Dr. Fauci Is Over Trump’s COVID Contradictions As Biden Takes Charge
Fighting the coronavirus pandemic should get a whole lot easier for Dr. Anthony Fauci, the nation’s leading infectious disease expert, under the Biden administration.
Fauci, who is also the director of the National Institute of Allergy and Infectious Diseases and will continue to serve on the coronavirus task force under the Biden administration, said that working under the Trump Administration was often “somewhat awkward” as he often had to “contradict” what President Donald Trump said on national TV about the virus.
Fauci made the comments during an interview with the Harvard Business Review, saying that he took “no pleasure in that at all.”
During the interview, Fauci revealed how he made significant efforts to repair misinformation and contradictory claims Trump made about the virus.
"It's been particularly problematic here because that would often put me in direct conflict - not emotional conflict, but factual conflict - with what the president might say," he told the HBR. "So obviously that has not been an easy thing to do.”
But Fauci told the news outlet that he made a commitment to himself decades ago to “always stand by facts and evidence and never be afraid -- in a respectful way, in a non-confrontational way -- to say what the truth is.”
In the face of the pandemic, Trump has been criticized for going against Fauci’s assessment of COVID crisis.
At one point Trump claimed that the U.S. was “rounding the corner” of the pandemic that would just one day disappear.

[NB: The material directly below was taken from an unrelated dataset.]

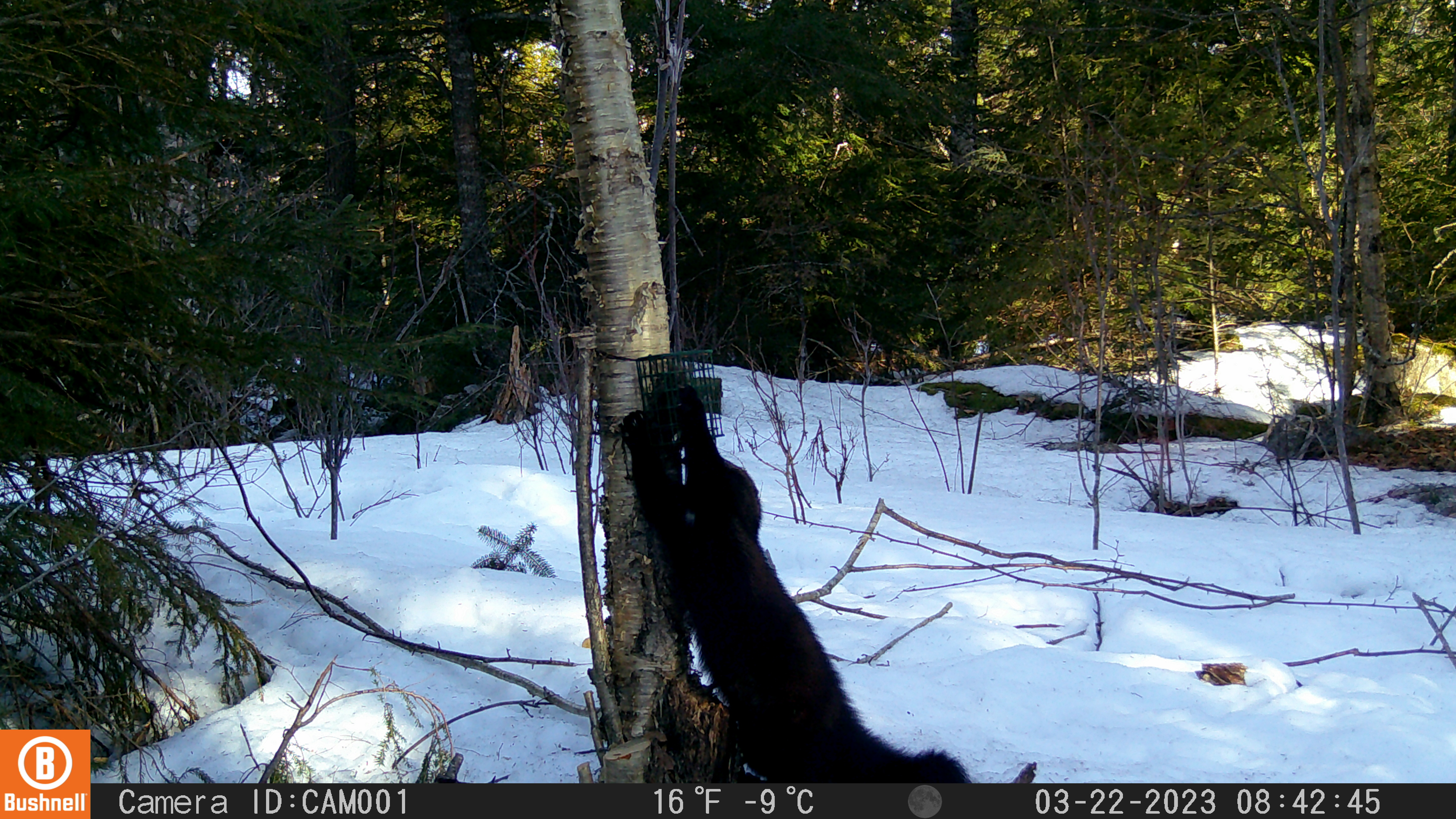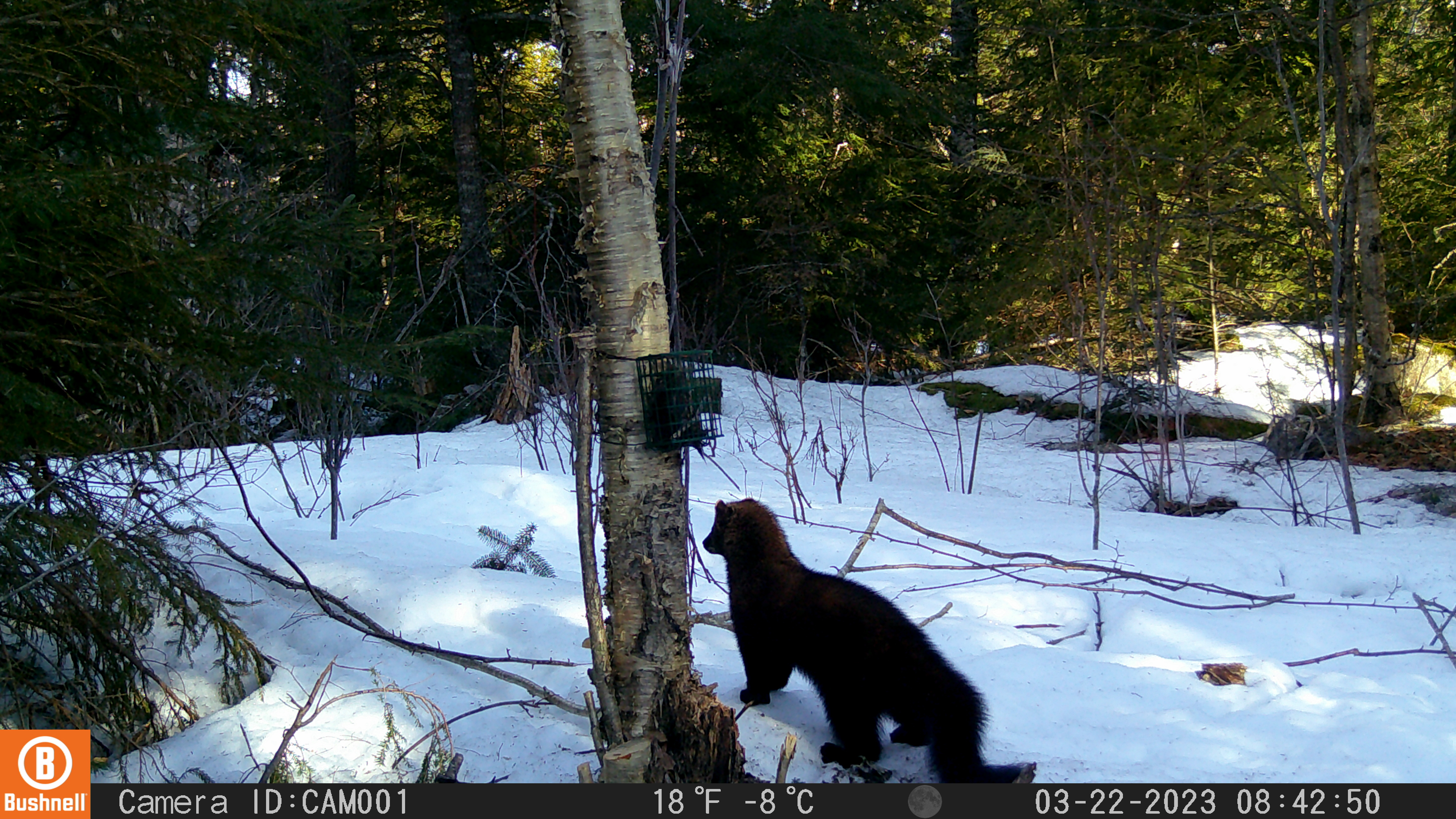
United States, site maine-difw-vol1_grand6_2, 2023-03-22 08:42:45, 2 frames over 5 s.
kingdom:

He also suggested that the heat of the summer would stop the virus, which Fauci countered by saying “it would be a stretch to assume” the virus would “disappear with the warm weather,” Business Insider reported.
Trump and Fauci also went head-to-head over hydroxychloroquine –- a malaria drug –- as a cure for the coronavirus. Trump said it was a “game-changer” while Fauci claimed it was not proven for treatment of the virus, Business Insider said.

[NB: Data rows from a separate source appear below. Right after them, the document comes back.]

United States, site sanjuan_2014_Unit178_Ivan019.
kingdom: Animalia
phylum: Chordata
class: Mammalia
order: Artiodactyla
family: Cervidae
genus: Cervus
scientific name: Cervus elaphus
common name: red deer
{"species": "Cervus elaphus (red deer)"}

Trump also wanted to fire Fauci in April, and the pair spared again in October over a campaign clip that was used without the doctor’s consent.

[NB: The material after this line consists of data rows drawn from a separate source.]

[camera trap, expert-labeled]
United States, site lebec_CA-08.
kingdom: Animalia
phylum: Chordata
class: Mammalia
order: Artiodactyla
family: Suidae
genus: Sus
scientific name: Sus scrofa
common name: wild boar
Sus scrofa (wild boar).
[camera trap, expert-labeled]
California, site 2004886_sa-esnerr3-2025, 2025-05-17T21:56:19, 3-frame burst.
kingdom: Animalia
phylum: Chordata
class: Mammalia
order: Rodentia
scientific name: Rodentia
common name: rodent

Fauci will continue his role under the Biden administration, which he told the Harvard Business Review, is “going to be doing things that have not been done before.”
Biden has said he has a goal of vaccinating 100 million people within his first 100 days of office and plans to invoke the Defense Production Act to supply more needles and syringes while also expanding partnership with pharmacies and community vaccine sites, according to Business Insider.